▸ What to do:
1 > In the text on China's export trade, which organization supplied the data for the alternative variable measuring DED?
2 > Translate this sentence from the text on China's export trade into Spanish: "According to Metcalfe’s law, the value of a network is equal to the square of its number of nodes."
3 > In the text on China's export trade, switch "estimation results" to "regression estimates" and write out the passage starting at "Note: For trade" and ending at "of the paper.".

In order to analyze whether importing countries’ DED level has a robust influence on China’s export trade efficiency and trade uncertainty in different time intervals, the samples are divided into four groups in different time intervals for regression, and the results are shown in Columns (3) ~ (6) of Table 3. Specifically, Column (3) is from 2007 to 2010, with an interval of 4 years; Column (4) is from 2008 to 2013, with an interval of 6 years; Column (5) is from 2009 to 2015, with an interval of 7 years; and Column (6) is from 2012 to 2015, which is mainly intended for analyzing the robustness in the recent 4 years. On the whole, in different time intervals, the influence of importing countries’ DED on China’s export trade efficiency and trade uncertainty is relatively robust.

5.3.2 Regression of Alternative Variable

DED is inseparable from the application of Internet. According to Metcalfe’s law, the value of a network is equal to the square of its number of nodes. Therefore, the proportion of Internet users in the total population of the importing country ituse is used as an alternative variable to measure the DED level of the importing country. The data comes from the World Bank, and the estimation results are shown in Column (7) of Table 3. It can be seen that an increase in the proportion of Internet users in the importing country can significantly reduce the loss of trade efficiency and increase the uncertainty of trade. Therefore, the regression results obtained by using alternative variable are still robust.

5.3.3 Discussion on Endogenous Problems

If important variables are omitted or reverse causality exists in the analysis, serious endogenous problems will occur, which will affect the consistency of estimation results. In the benchmark model of this paper, the year effect is controlled to avoid the missing variables which are only related to the year and do not change with the importing country, such as China’s DED level, domestic policy changes and global economic fluctuations. However, the omission of market environment variables of importing countries may still bring endogenous problems. Therefore, this paper uses the economic freedom indexes published by The Wall Street Journal and The Heritage Foundation to group sample countries because countries with similar economic freedom indexes have similar market environments, so as to reduce the influence of market environment differences of sample countries in the same group. The estimation results are shown in Columns (1) ~ (3) of Table 4. It can be seen that DED of importing countries with different levels of economic freedom can significantly reduce the loss of trade efficiency of China’s export, and at the same time, its impact on trade uncertainty is still significant.

Table 4

Results of Endogeneity Analysis

	Different market environments			Lag phase		2SLS	LIML	GMM
	(1)	(2)	(3)	(4)	(5)	(6)	(7)	(8)
Trade inefficiency
NRI	−0.472***	−1.483***	−0.529**	−1.690***	−1.318***	−0.478***	−0.478***	−0.462***
	(−4.05)	(−3.66)	(−2.49)	(−3.67)	(−4.47)	(−3.73)	(−3.46)	(−3.65)

Trade uncertainty
NRI	7.320***	1.800***	3.107***	1.819***	2.184***	1.996***	1.995***	2.000***
	(3.68)	(3.42)	(4.95)	(5.82)	(6.44)	(27.25)	(26.57)	(27.31)
Year	Controlled	Controlled	Controlled	Controlled	Controlled	Controlled	Controlled	Controlled
Sample size	340	340	340	920	770	963	963	963

Note: For trade inefficiency and uncertainty, only the estimation results of the core variable NRI are listed in the table, due to limited length of the paper.

▸ Collected material:
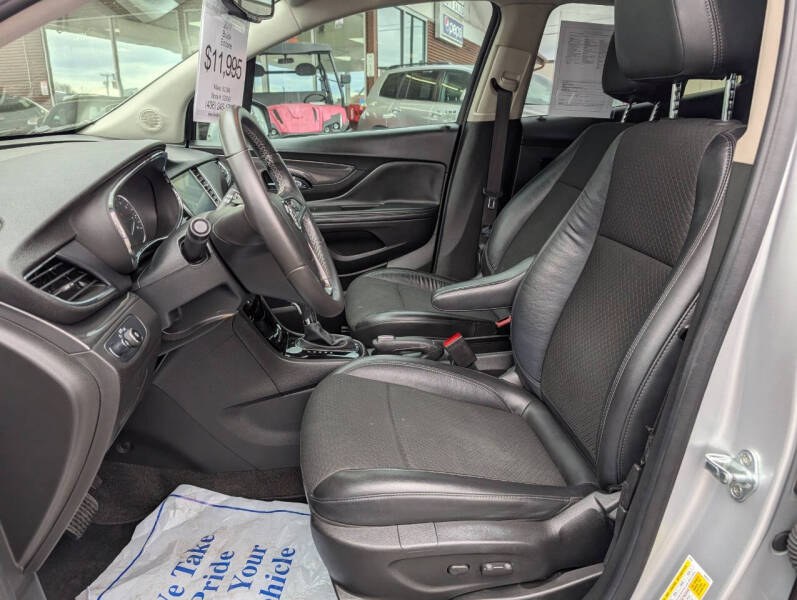 2017 Buick Encore Preferred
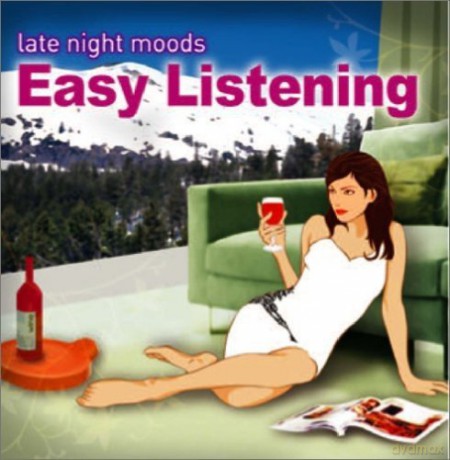 Late Night Moods Easy Listenin soundtrack [2CD]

▸ Your responses:
1 > The World Bank.

2 > Según la ley de Metcalfe, el valor de una red es igual al cuadrado de su número de nodos.

3 >
Note: For trade inefficiency and uncertainty, only the regression estimates of the core variable NRI are listed in the table, due to limited length of the paper.